CD Kritik Progressive Newsletter Nr.77 (03/2013)
The Enid - Invicta
(52:24, Operation Seraphim LTD, 2012)
Eines Tages war ich zu Besuch bei WE. Da lief eine CD im Hintergrund mit klassischen Tönen und einer weiblichen Opernstimme. Ah ja, WE hat ja schon immer ein sehr breites Spektrum gehabt. Nun, ich ja auch. Und so hörten wir später am Abend diese CD noch einmal intensiver. Irgendwann fiel mir auf, dass gar keine weibliche Stimme zu hören ist. Hier singt Joe Payne, welcher neu der Gruppe beigetreten ist. Max Read singt zwar immer noch bei The Enid mit, beschränkt sich aber jetzt auf den Backgroundgesang. Die neun Songs sind allesamt epische Dramen.
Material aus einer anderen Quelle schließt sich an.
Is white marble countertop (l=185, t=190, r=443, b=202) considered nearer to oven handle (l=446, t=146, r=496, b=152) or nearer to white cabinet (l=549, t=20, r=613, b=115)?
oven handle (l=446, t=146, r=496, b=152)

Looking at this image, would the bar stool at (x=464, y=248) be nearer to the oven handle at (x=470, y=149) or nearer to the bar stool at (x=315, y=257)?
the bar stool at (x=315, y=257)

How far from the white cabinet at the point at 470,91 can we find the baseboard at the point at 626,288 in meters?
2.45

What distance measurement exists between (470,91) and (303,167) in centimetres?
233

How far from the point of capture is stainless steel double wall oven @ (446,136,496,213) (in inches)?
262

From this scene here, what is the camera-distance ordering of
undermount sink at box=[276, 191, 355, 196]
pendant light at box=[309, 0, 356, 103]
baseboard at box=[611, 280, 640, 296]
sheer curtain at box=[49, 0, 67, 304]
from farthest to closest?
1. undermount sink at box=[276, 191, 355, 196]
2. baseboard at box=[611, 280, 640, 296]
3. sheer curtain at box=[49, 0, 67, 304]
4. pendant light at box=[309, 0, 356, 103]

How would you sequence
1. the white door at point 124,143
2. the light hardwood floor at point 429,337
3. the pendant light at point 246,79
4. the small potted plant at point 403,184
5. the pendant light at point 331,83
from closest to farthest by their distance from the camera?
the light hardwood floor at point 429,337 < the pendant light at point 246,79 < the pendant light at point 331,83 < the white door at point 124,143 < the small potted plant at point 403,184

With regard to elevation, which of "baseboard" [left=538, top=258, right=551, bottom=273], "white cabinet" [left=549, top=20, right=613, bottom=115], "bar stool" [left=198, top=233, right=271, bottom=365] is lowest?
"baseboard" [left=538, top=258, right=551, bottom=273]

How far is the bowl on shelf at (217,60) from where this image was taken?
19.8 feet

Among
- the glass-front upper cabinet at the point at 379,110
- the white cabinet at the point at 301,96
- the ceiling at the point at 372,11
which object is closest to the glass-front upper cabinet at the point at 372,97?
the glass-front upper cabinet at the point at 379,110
Die Kompositionen gefallen sehr gut und sind ausgeklügelt. Bei der Klassifizierung dieser Scheibe tat ich mich sehr schwer, da The Enid einen Crossover versuchen. Einerseits chorähnliche Arrangements, dann wieder rocktypische Instrumentierungen im Vordergrund. Ich fand The Enid früher immer überbewertet. Diesmal hat mich "Invicta" allerdings mehr als überzeugt. Ich empfehle, diese CD nicht im Hintergrund zu hören, sondern sie ganz bewusst laut zu konsumieren. Wer mit klassischen Stimmen und vorwiegend klassischer Musik seine Probleme hat, lasse die Ohren (bzw. Finger) weg. Für vielseitig Interessierte wird dies eine richtig interessante Entdeckung sein.
Klaus Bornemann
Das erste Studioalbum mit dem neuen Sänger Joe Payne und frischen Songs wurde mit großer Spannung erwartet. Mit "Journey's end" war die Meßlatte sehr hoch gelegt und mit "Invicta" wird diese knapp verfehlt. Mit einem gewaltigen Knall geht es gleich gut los. "One & the many", mit 10 Minuten der längste Song des Albums, lässt einen einigermaßen staunen, man glaubt doch tatsächlich den Thomanerchor zu hören. Nach einer Weile war mir klar, hier singt tatsächlich Jon Payne. Naja, er ist dem Knabenchoralter noch nicht lange entwachsen. Zum Ende hin wechselt er zu seiner natürlichen Stimmlage. Trotz der nun noch stärkeren Hinwendung zum Gesang ist "Invicta" immer als The Enid zu erkennen, so würde beispielsweise das folgende "Who created me?" ohne Gesang auf "Aerie Fairie Nonsense" eine gute Figur machen und nicht sonderlich aus der Rolle fallen. Das anschließende "Execution Mob" überzeugt leider nicht, auch wenn es kein öder Popsong ist. Nach 4 Minuten ist der kleine Ausfall überstanden und umso überzeugender geht es weiter. "Witch hunt" erinnert eingangs doch tatsächlich etwas an Magma ("Weidorje"), weiterhin ein recht abgefahrenes Gitarrensolo von Jason und verstärkter Paukeneinsatz, gewaltig! Und mit dem einzigen Instrumental "Heaven's gate" geht es grandios weiter, hierbei Jasons Gitarre in Zwiesprache mit dem "Orchester". Zum Teil ist "Heaven's gate" eine neue Bearbeitung von "The art of melody". Das darauf folgende "Leviticus" wirkt geradezu feierlich. Auch "Villain of science" kann überzeugen (starke Orgelsounds), mit "The whispering" klingt das Album recht ruhig aus. Fazit: Fans der ehemaligen Instrumental-Band The Enid werden sich an dieses Album mit dem teils opernhaften Gesang erst einmal gewöhnen müssen, selbst im Vergleich zu "Journey's end" ist der Unterschied schon recht groß. Joe Payne könnte als Sänger noch eine ganz große Zukunft vor sich haben, die Lücke, die ein Freddy Mercury hinterlassen hat, kann er ausfüllen. Und es sieht auch danach aus, dass The Enid, trotz 40-jähriger Bandgeschichte, auch noch eine Zukunft haben. Ein wenig mehr gesangsfreie Passagen wären für meinen Geschmack durchaus erfreulich, man hätte dabei gar nichts vom Gesang wegnehmen müssen, die Spielzeit von 52 auf 65 Minuten verlängern, hätte zum optimalen Ergebnis geführt.